Personal information
- Nationality: Austria
- Born: 14 June 1900
- Died: 8 February 1977 (aged 76)

Medal record
Representing Austria
World Table Tennis Championships
| Bronze medal – third place | 1926 | Men's Doubles |
| Silver medal – second place | 1926 | Men's teams |
| Bronze medal – third place | 1928 | Men's singles |
| Silver medal – second place | 1928 | Men's teams |
| Silver medal – second place | 1929 | Men's teams |
| Bronze medal – third place | 1932 | Men's teams |
| Bronze medal – third place | 1933 | Men's teams |
| Bronze medal – third place | 1933 | Men's doubles |

= Paul Flussmann =

Austrian table tennis player

Paul Flussmann was a male Austrian international table tennis player.

==Medal success==
He won a bronze medals at the 1926 World Table Tennis Championships in the men's doubles with Munio Pillinger and silver medal in the men's team event.

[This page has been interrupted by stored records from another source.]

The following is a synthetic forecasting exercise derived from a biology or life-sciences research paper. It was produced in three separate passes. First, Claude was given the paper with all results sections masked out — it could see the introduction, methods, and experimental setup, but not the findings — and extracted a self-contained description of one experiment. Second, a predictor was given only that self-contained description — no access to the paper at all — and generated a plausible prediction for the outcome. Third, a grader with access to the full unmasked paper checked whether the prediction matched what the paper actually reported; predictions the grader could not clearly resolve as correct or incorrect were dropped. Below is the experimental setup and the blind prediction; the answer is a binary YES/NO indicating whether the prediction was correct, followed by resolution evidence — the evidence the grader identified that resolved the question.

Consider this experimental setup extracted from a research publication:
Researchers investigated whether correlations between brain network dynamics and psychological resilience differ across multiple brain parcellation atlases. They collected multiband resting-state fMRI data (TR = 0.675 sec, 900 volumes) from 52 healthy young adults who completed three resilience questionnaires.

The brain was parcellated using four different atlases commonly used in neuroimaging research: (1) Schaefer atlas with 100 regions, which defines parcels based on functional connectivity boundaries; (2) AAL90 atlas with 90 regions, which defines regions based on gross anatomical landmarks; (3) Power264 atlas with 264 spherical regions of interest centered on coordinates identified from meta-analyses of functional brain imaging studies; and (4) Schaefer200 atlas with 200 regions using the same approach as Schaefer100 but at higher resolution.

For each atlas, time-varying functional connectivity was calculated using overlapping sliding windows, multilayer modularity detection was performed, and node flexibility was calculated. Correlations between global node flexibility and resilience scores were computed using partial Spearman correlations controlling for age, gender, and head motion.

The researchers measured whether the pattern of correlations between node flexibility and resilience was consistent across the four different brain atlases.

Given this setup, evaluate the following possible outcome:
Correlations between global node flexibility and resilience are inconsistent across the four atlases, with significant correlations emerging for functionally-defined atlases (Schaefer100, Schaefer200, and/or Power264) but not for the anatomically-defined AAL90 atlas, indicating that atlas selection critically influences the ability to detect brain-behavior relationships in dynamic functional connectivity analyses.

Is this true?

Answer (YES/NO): NO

Two years later he won a silver medal at the 1928 World Table Tennis Championships in the men's team event and a bronze medal in the singles.

He won three more medals at team events before winning another bronze at the 1933 World Table Tennis Championships in the men's doubles with Erwin Kohn.

==Coaching==
He was of Jewish origin and established a club in Vienna where he coached leading players Richard Bergman, Karl Fischer, Jakob Tartakower and Ferry Weiss.